Deploying Agentic AI Solutions with Infrastructure as Code

AI agents are rapidly gaining adoption, and organizations of all sizes are experimenting with how to leverage them to optimize their processes, products, and customer experiences.

We see more and more organizations moving beyond proof-of-concept demos into production environments. Similar to any other software or infrastructure component, agent deployments require automation, security controls, and scalability built in from the start.

Infrastructure as code (IaC) has long been the foundation of effective platform engineering. In this post, we show how to use Terraform as the basis for production-grade AI agent deployments.

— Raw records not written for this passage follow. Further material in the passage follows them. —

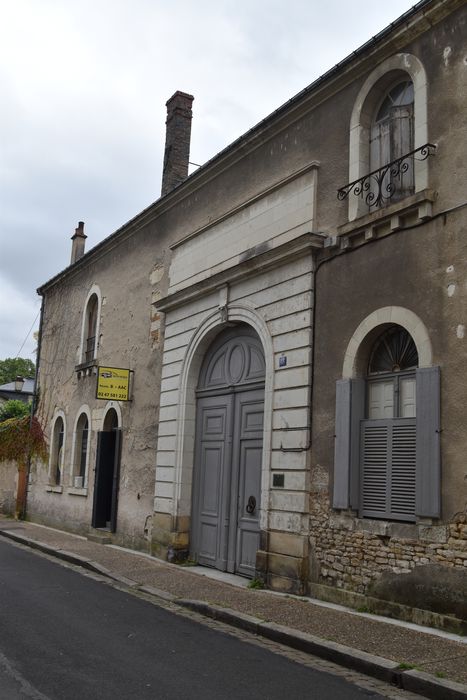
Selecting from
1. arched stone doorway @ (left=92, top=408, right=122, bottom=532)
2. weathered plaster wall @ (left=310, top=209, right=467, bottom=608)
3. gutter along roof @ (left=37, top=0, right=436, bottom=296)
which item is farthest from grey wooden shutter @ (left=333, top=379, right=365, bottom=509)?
arched stone doorway @ (left=92, top=408, right=122, bottom=532)

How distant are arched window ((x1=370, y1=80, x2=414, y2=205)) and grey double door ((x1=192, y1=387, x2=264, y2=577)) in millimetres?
3516

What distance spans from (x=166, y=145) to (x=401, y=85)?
306 inches

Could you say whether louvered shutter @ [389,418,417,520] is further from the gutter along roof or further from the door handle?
the gutter along roof

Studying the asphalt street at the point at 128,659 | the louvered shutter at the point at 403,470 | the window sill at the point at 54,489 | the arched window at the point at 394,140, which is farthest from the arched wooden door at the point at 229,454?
the window sill at the point at 54,489

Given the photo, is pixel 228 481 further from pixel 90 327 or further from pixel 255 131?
pixel 90 327

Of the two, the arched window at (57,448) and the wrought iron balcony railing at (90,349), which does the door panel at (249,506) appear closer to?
the wrought iron balcony railing at (90,349)

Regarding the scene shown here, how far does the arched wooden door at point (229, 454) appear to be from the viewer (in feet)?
33.4

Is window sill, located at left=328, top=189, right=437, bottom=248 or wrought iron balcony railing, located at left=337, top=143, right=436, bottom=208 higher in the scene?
wrought iron balcony railing, located at left=337, top=143, right=436, bottom=208

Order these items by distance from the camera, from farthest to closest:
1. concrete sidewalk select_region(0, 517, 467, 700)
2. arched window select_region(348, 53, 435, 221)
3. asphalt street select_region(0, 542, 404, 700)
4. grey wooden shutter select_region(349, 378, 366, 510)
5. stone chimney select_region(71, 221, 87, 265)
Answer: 1. stone chimney select_region(71, 221, 87, 265)
2. grey wooden shutter select_region(349, 378, 366, 510)
3. arched window select_region(348, 53, 435, 221)
4. concrete sidewalk select_region(0, 517, 467, 700)
5. asphalt street select_region(0, 542, 404, 700)

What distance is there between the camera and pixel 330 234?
9.02 metres

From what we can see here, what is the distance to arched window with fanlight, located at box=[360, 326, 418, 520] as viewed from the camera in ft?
24.9

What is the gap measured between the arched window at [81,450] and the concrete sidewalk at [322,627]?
16.5ft

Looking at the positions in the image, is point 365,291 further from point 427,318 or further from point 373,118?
point 373,118

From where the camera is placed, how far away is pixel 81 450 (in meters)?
16.4
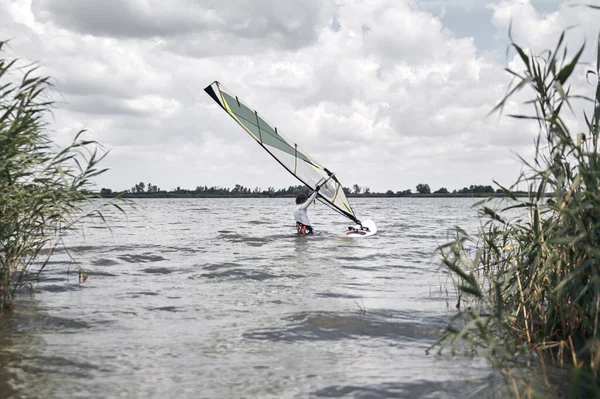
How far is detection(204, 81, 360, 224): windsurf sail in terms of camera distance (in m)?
13.4

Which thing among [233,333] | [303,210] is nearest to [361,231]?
[303,210]

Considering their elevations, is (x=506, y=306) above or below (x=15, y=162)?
below

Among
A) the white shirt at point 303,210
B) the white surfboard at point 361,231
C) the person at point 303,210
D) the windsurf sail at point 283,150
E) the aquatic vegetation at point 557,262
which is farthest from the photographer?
the white surfboard at point 361,231

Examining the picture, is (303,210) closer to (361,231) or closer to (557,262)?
(361,231)

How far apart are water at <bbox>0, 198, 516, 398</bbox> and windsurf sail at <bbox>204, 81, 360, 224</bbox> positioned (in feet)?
15.2

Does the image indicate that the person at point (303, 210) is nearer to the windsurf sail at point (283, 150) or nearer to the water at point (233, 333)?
the windsurf sail at point (283, 150)

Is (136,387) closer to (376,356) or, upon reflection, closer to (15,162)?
(376,356)

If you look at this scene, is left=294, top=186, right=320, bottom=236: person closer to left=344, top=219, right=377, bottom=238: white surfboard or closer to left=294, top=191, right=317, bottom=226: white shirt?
left=294, top=191, right=317, bottom=226: white shirt

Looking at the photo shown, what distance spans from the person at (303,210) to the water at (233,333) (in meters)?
4.32

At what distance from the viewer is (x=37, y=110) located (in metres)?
5.13

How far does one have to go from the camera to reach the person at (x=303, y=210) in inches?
554

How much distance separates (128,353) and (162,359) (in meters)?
0.32

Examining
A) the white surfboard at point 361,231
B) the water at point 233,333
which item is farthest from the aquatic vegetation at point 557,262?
the white surfboard at point 361,231

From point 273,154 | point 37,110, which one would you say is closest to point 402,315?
point 37,110
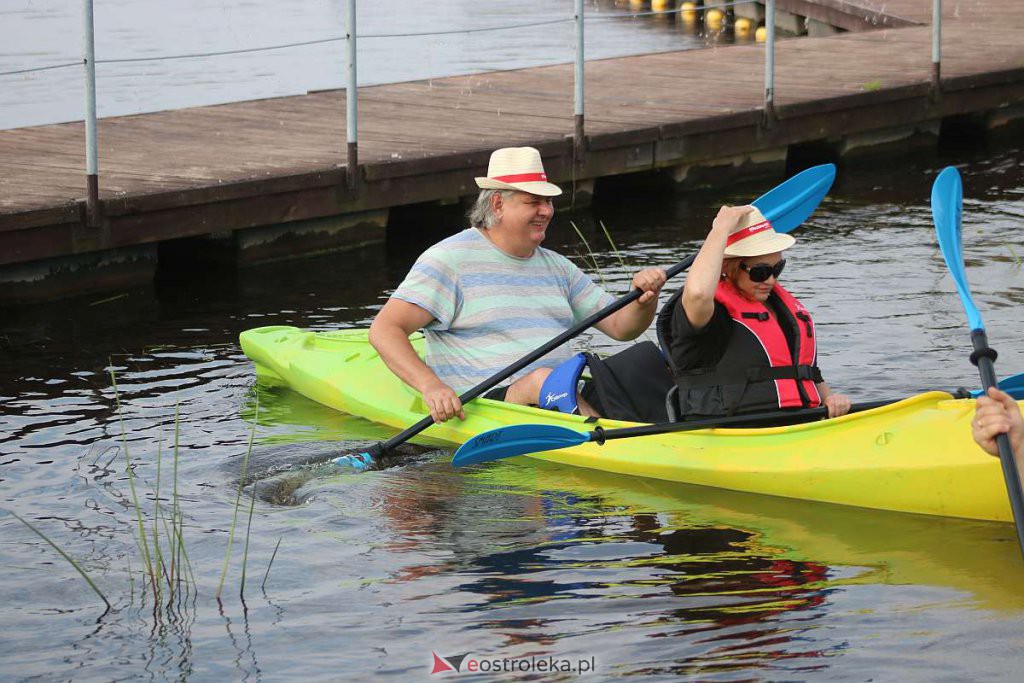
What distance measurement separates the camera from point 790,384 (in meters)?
5.23

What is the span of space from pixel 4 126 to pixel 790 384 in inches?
368

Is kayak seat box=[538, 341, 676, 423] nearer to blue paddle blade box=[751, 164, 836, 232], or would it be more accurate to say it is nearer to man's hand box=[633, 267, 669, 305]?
man's hand box=[633, 267, 669, 305]

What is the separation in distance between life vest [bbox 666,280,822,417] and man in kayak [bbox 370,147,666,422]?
0.53 m

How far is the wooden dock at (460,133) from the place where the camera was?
8.38m

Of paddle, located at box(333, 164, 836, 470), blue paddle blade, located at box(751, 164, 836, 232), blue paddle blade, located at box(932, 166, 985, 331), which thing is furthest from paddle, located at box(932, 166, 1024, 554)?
blue paddle blade, located at box(751, 164, 836, 232)

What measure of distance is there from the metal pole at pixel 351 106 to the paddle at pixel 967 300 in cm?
406

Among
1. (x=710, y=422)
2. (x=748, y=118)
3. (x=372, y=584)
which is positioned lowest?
(x=372, y=584)

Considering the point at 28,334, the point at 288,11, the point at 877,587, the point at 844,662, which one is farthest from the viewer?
the point at 288,11

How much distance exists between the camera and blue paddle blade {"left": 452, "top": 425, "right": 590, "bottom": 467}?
18.1 feet

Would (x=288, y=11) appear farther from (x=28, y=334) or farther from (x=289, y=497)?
(x=289, y=497)

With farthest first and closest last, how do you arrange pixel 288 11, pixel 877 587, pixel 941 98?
pixel 288 11 → pixel 941 98 → pixel 877 587

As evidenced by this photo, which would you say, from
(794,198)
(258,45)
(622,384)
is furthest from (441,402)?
(258,45)

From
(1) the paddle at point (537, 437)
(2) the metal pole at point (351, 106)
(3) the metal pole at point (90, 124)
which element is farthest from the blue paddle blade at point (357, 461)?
(2) the metal pole at point (351, 106)

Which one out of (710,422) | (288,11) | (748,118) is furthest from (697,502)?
(288,11)
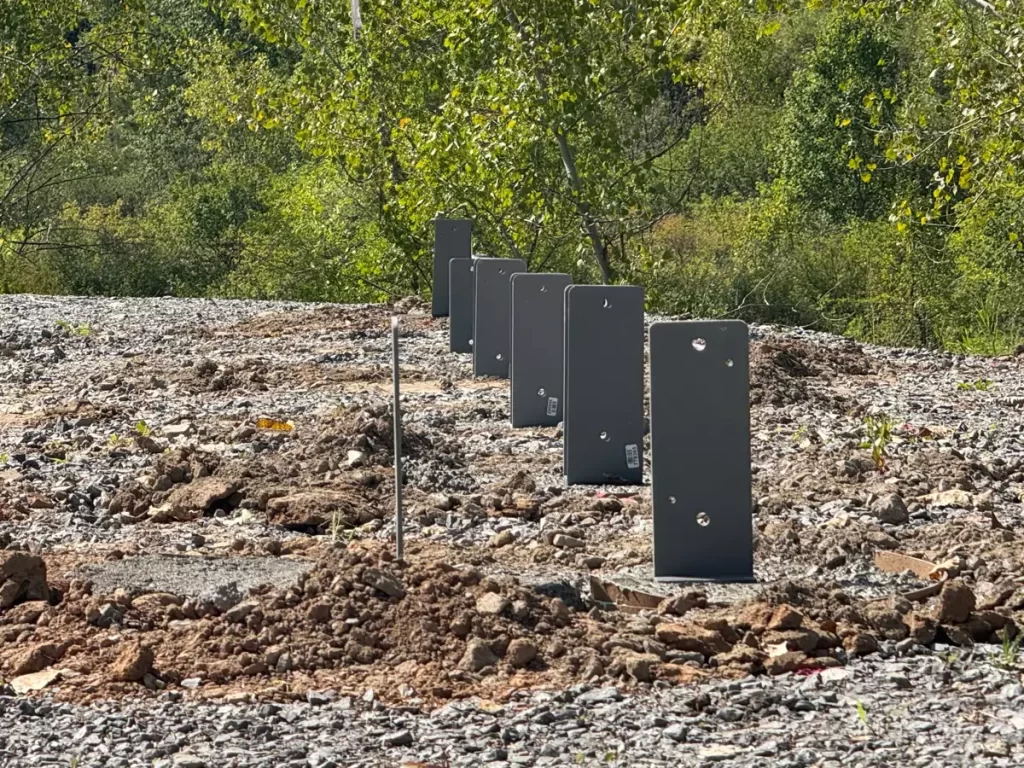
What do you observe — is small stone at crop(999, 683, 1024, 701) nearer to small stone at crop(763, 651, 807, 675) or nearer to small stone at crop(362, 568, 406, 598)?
small stone at crop(763, 651, 807, 675)

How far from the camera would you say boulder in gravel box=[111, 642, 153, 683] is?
15.7ft

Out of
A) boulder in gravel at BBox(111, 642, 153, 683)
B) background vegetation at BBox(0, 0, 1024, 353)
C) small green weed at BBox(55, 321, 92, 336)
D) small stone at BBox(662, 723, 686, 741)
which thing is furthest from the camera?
small green weed at BBox(55, 321, 92, 336)

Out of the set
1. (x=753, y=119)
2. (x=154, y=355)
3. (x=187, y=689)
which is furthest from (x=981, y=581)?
(x=753, y=119)

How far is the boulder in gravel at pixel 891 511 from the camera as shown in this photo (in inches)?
280

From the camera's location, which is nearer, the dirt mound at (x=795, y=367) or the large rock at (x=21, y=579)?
the large rock at (x=21, y=579)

Combined with platform engineering principles, infrastructure as code helps ensure agents run consistently across environments, meet security requirements, and scale as demand grows.

What we’ll cover:

Core principles for agentic AI deployments

In this section, we will discuss a few overarching principles and core attributes essential for successful and robust agentic AI implementations.

1. Security and identity controls

In many cases, agents access sensitive data and execute actions on behalf of users. They need a way to leverage fine-grained permissions and guardrails to ensure they can access only approved data sources and perform only the specific actions they need.

Identity-based access control determines and restricts what each agent can do. Role-based permissions prevent unauthorized access to resources.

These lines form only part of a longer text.